The SCMP report claimed that Lei Qiang, the son of a Korean war pilot and a member of the five-person team, was chosen to fly the first flight of the J-10 on March 23, 1998.
Just six months before that, the report said that Lei and his four companions had learned to operate the American aircraft from an international test pilot academy established by a former flight instructor at the UK’s Aeroplane and Armament Experimental Establishment.
The report highlighted that Yang Wei, who oversaw design work on the J-20 stealth aircraft, was mentored by Song Wencong, chief designer of the J-10.
Nonetheless, it has been frequently stated that China has had difficulty training its fighter pilots. According to SCMP, the air force lost more than 2,000 pilots in the last six decades, 30 of whom were test pilots.

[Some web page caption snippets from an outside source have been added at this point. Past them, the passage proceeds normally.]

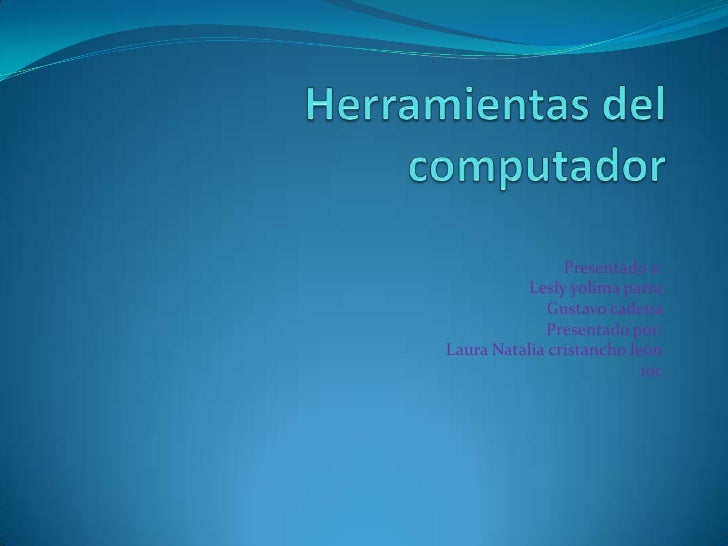 Herramientas del computador<br />Presentado a:<br />Lesly yolima parra<br />Gustavo cadena<br />Presentado por:<br />Laura...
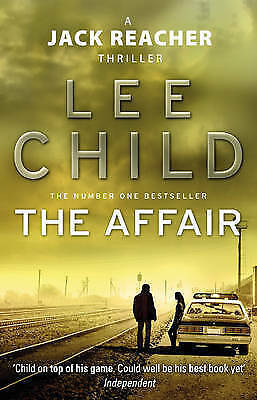 The Affair: (Jack Reacher 16), Child, Lee, Very Good Book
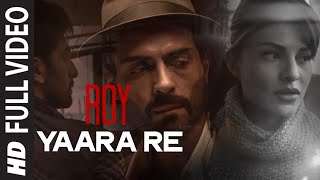 Yaara Re (Full Video Song) | Roy (2015)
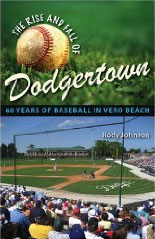 The Rise and Fall of Dodgertown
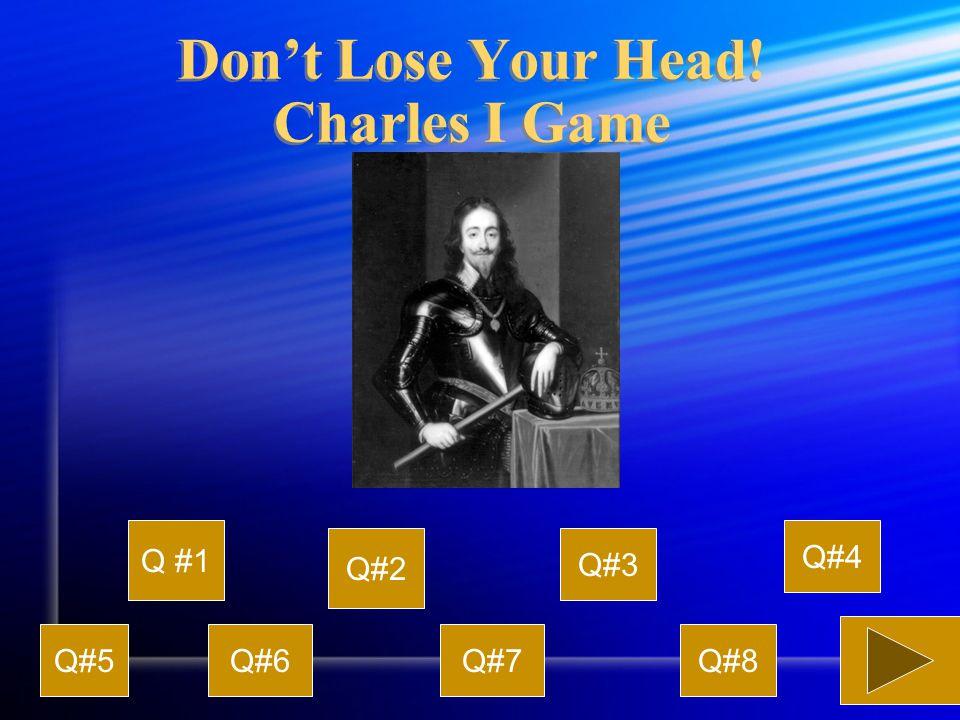 Don't Lose Your Head! Charles I Game Q #1 Q#2 Q#3 Q#4 Q#5Q#6Q#7Q#8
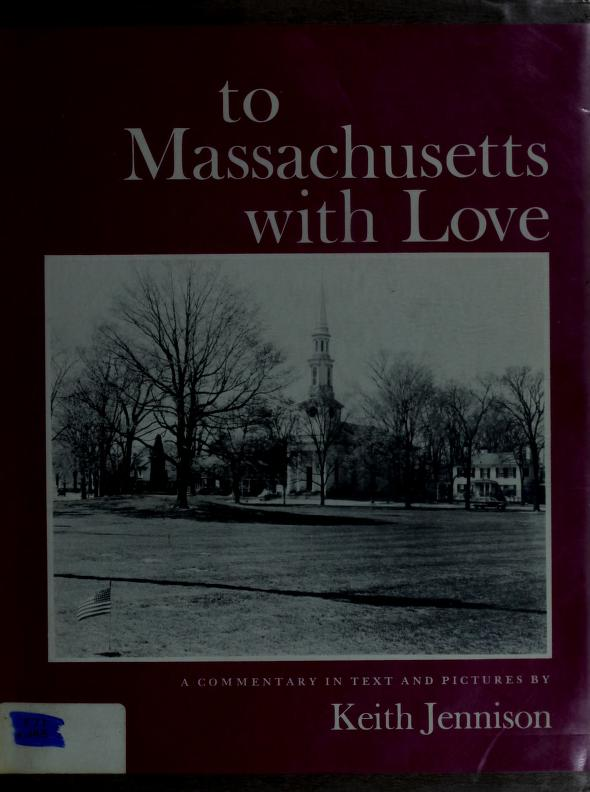 To Massachusetts with love by Keith Warren Jennison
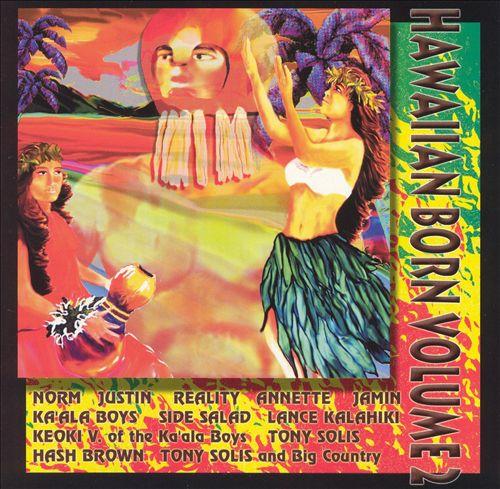 Hawaiian Born, Vol. 2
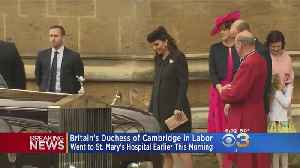 News video: Britain's Duchess Of Cambridge Goes Into Labor
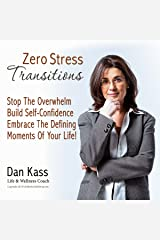 Zero Stress Transitions: Stop Overwhelm, Build Your Self-Confidence & Embrace the Defining Moments of Your Life! (Zero Stress Coaching Series) Audible Audiobook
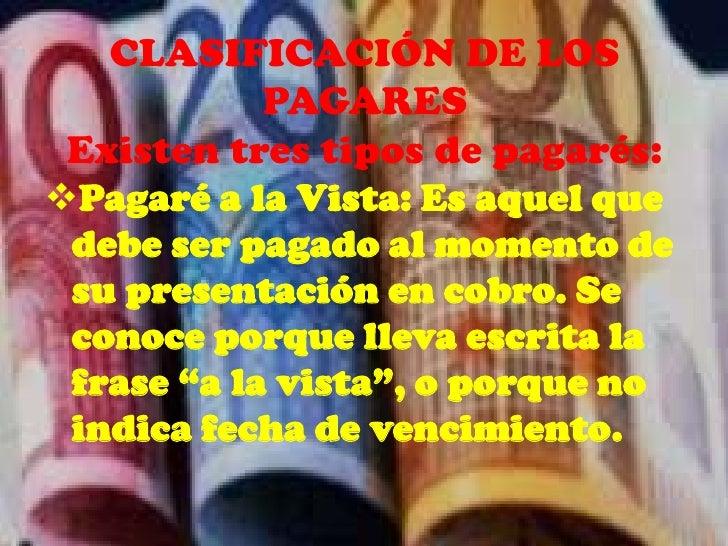 CLASIFICACIÓN DE LOS            PAGARES Existen tres tipos de pagarés:Pagaré a la Vista: Es aquel que debe ser pagado al ...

The Chinese air force’s test pilot school had developed a thorough and organized curriculum based on American publications about the training of test pilots.

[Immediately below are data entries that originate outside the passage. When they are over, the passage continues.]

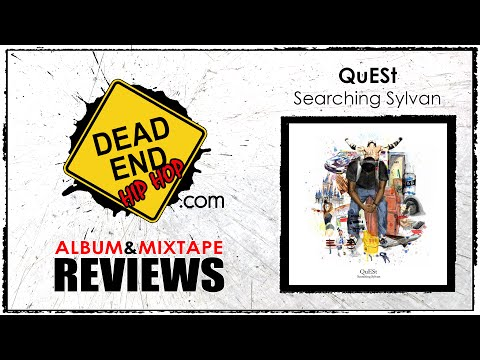 QuESt - Searching Sylvan Mixtape Review | DEHH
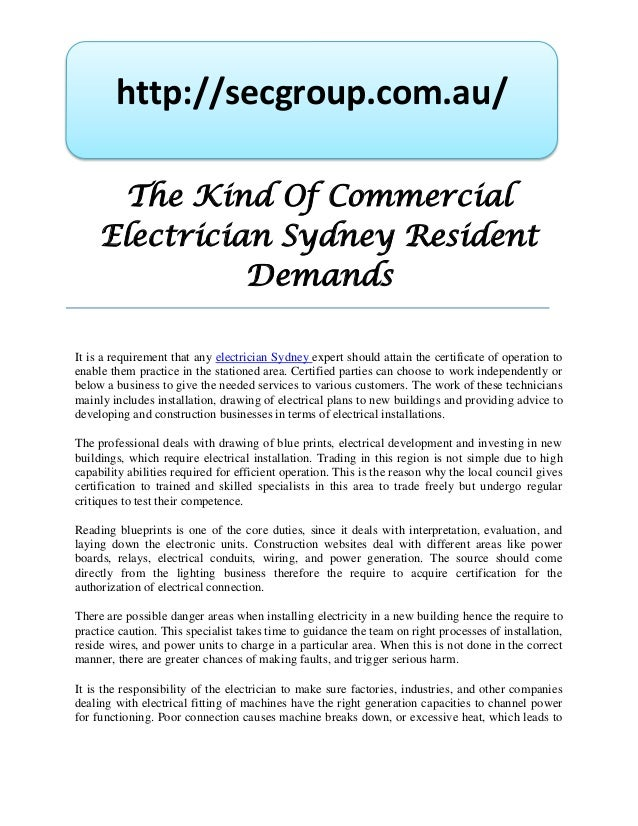 http://secgroup.com.au/       The Kind Of Commercial     Electrician Sydney Resident               DemandsIt is a requirem...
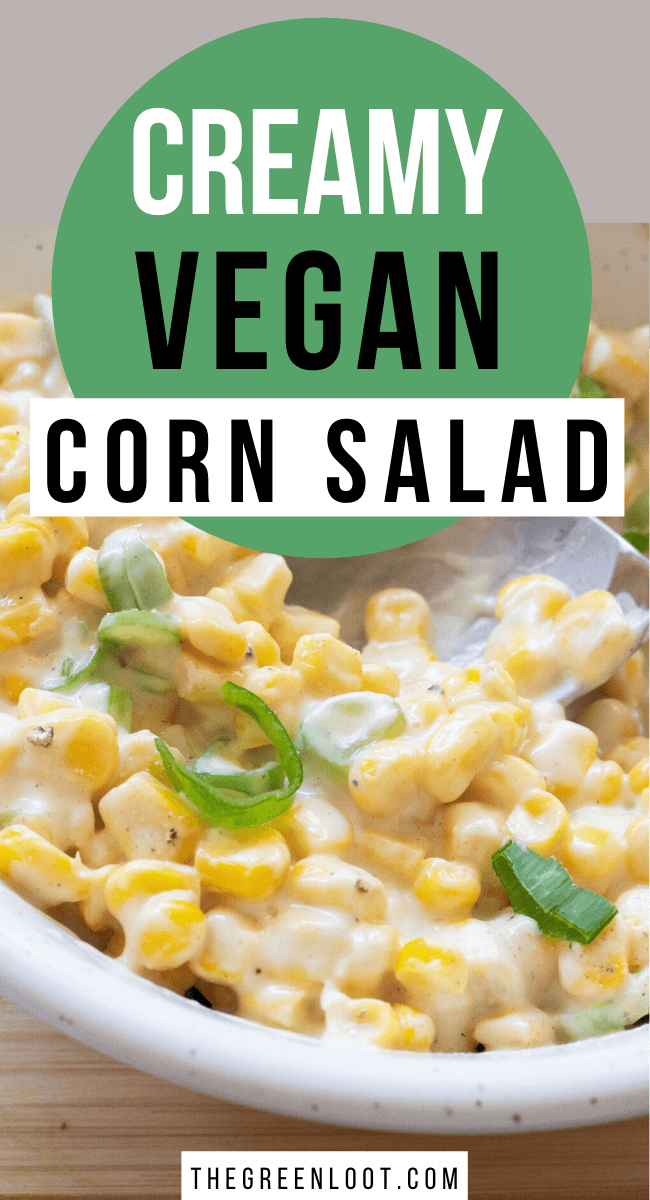This Vegan Creamy Corn Salad is the perfect quick Summer side dish, ideal for BBQ. A super easy but flavorful meal. | The Green Loot #vegan #veganrecipes #BBQ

Western Pilots Training Chinese Air Force
China reportedly recruited Western-trained fighter pilots to train its People’s Liberation Army (PLA) pilots, providing Beijing’s fast-modernizing air force with in-depth knowledge of Western air warfare tactics.
Several media publications reported that Western pilots had assisted Beijing in advancing its technological know-how and operational strategies. Fat pay cheques were used to entice pilots from the UK, France, and the US to train Chinese pilots.
The recent detention of a retired US Marine Corps pilot in Australia shows how seriously Western nations take such training and how keen they are to protect their military training secrets.
Alman Helvas, a Defense Market & Industry Consultant, told the EurAsian Times that only a small number of nations in the Indo-Pacific region have a lot of pilots with combat experience.
He said that “only Indian and Pakistani pilots have combat experience, while other nations have no such experience yet. That’s why China recruits Western pilots to give their pilots real air warfare experience. While China has adopted more advanced aircraft in recent years, we can’t deny that their pilots have no real combat experience.”
“We don’t know how proficient Chinese pilots are in air combat. That’s why they are actively recruiting Western pilots to have the latest knowledge about current air combat development in the West,” he added.
Similarly, Ben Lewis, a defense Analyst focusing on PLA development and Taiwan security issues, told the EurAsian Times, “China’s recruitment of Western pilots is not surprising given their goals. The PLA hasn’t fought a war since the 1979 Sino-Vietnamese war, and the PLA has undergone massive changes since that time, especially the PLAAF and PLANAF.”
Lewis further said, “the West has continued to engage in conflicts over the last 40 years, providing them with a massive asymmetry in combat experience compared to the PLA.
China is sure that the United States and its allies will intervene in a possible Taiwan confrontation. In that case, their pilots will be expected to hold their own against enemy pilots who have much more experience.”
He emphasized that employing combat pilots from the West with expertise in leading offensive air operations is one way to overcome that disparity. He suggested that having instructors with actual combat experience train pilots offers “invaluable benefits.”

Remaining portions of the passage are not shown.